Tom's Graduation Party (also publishing Hail to the Chief)

Err, I had a post that I have been mulling over since May 23, 2006, and here it is:

Hail to the chief, he's the chief and he needs hailing...


I almost wrote, "It's always bittersweet when a co-worker leaves." Cliches are the moldy bread and stale butter of bad writers everywhere, I read once. Let me try that again: every time someone leaves, the entire office craps their collective pants. We rely on each other, and when a good worker goes, regardless of the reason, your guts start to churn.

They're good at their job, sure, and they're also good friends. We work hard, we play hard, we drink hard, blah blah blah. Everyone's got a nickname. My co-worker Tom's nickname is "Chief."

In our office, it's traditional to bring in donuts on your last day. Send an email around, gather your peeps, and shake hands goodbye. It takes about a year for people to get up to speed, and more than half the people hired are gone in six months. I've been there 4 1/2 years, so I've seen people come and go.

Today, "the Chief" brought in his donuts. He had been with the company for over 12 years, and had been getting his Masters in Accounting over at our mutual alma mater, the University of Houston, on the sly. I'm still reeling. We lose people to graduate programs a lot, but this is different. This isn't a 24-year-old single woman straight out of college who needs a year of business experience before heading back to get her MBA or a 25-year-old single workaholic alcoholic who wants to take the Bar exam.

The Chief is 47, happily married for 18 years, with 3 kids. If we can't keep a family man who is basically a lifer around, what hope do we have of keeping the young turks? They're gone. They're gone out the door, gone like Gondwanaland, and gone down the American river, which rolls eternally but is never the same water twice.

My department is full of computer consultants who travel nationally and internationally to install our company's business management software. The Chief supervised teams of installers in Mexico for years. That's YEARS, people. He had 6 people reporting directly to him on launches with International clients going up on totally unfamiliar software including extensive data conversion. Seriously, the Chief had a decade of experience doing that and is going to break even with a position that's basically entry level accounting, with good chances of making crazy money in the future.

We have 9 open full-time jobs and 6 open part-time jobs. Where are those people?
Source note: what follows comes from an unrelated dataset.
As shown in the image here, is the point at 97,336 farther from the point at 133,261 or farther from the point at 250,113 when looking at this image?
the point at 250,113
They're not getting killed by an axe murderer between the front door and the recruiting office, are they?

A momentary pause in demand has more of my peers back from the road and stuck in the office. They're using this time to ramp up their efforts to get interviews and jump ship. If they all bring in donuts at the same time, it's going to be a rough autumn. Heck, it'll be a rough winter -- remember, it takes a year to make someone competent to do their job here. Anyone we hire today is useless until Thanksgiving at best.
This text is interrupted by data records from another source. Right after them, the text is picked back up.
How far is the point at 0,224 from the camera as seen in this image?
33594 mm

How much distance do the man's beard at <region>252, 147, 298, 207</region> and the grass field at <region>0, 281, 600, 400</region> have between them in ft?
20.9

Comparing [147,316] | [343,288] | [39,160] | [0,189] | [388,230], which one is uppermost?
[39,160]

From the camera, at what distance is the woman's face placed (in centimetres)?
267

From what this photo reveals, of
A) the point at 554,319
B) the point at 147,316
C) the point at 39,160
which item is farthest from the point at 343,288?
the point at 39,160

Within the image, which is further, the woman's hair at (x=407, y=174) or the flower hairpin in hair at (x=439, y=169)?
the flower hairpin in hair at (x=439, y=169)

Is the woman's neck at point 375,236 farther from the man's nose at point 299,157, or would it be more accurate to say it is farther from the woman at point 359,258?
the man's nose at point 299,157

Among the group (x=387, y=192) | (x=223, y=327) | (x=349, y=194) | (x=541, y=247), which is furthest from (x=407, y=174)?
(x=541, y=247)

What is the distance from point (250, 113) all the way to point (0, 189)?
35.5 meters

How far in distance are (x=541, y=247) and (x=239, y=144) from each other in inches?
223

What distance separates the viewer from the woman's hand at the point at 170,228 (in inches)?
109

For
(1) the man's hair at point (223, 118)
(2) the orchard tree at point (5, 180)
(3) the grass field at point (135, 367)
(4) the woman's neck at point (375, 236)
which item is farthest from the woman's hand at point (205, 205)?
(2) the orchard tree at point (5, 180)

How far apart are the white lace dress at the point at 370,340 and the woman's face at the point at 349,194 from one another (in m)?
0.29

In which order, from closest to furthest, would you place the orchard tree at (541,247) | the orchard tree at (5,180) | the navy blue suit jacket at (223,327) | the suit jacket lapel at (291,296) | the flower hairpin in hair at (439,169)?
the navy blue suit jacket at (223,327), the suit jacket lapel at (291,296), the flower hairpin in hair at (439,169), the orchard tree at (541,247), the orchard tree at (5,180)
The Chief and I are staying in touch. Heck, I've given and loaned his family a stack of board games and card games. I hope whatever I decide to do, whenever I decide to do it, I make the transition as smooth as he did.
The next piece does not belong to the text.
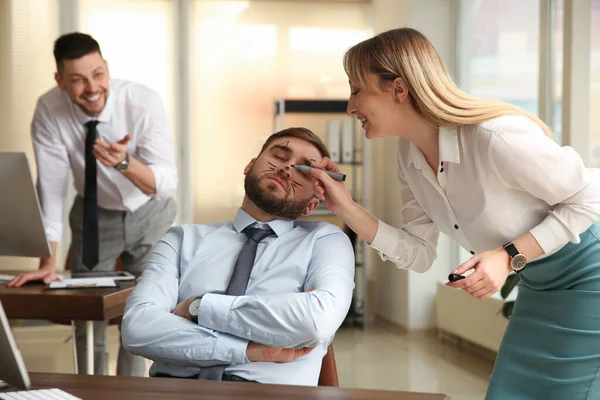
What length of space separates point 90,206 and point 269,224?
1374 mm

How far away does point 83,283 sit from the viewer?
8.73ft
Great work, Chief. We'll miss you, and thanks for the donuts."

---------------------------------------

As it developed, we did hire more people. I referred fellow Thursday-game-nighter R.J. but after some grueling interviews, he ended up getting another job instead.

Today Lee and I took the girls over to Tom's house, ate snacks, and celebrated his graduation. Tom, his wife Oma, and their kids Chris, Amanda, and Sara were there. Also present were lots of his friends, and I ended up talking to a nice lady named Trisha, who owned Ticket To Ride. As it developed, her daughter took classes at school from one of my old Houston Gamers buddies.

Tom's son Chris and I finally got to get in a couple of games of Magic: The Gathering. I had pointed Chris at a free tutorial available online, and provided him with stacks of commons that I wasn't using at the moment. He built some test decks, and was actually playing with a friend he had taught when I arrived. As Lee and I got our plates of snacks, they finished up, and his friend built a new deck on the fly and started playing.

His friend had to go, and so I finished out that game with Chris. After that, I broke out one of my own decks... which is goofy and only moderately degenerate. It involves Future Sight, Tolarian Academy, and a lot of wizards. Chris shows good judgment, and I'm impressed by how much of the game he's researched on his own.

I ended up calling the positions for a few pre-teen girls and my wife playing Twister as Cori roamed on the floor, and Alex spun the spinner in a rousing game of Don't Wake Daddy. Meanwhile, Oma and Trisha finished out a game of Scrabble...

I gave Chris another Magic card to add to the cards he already got from me: a Treasure Trove... woo-hoo an uncommon that gives reuseable drawing power.

We headed back and the girls went to bed almost immediately.

Gamecount: Individual game sessions played for the year = 127, New game titles played for the year = 20.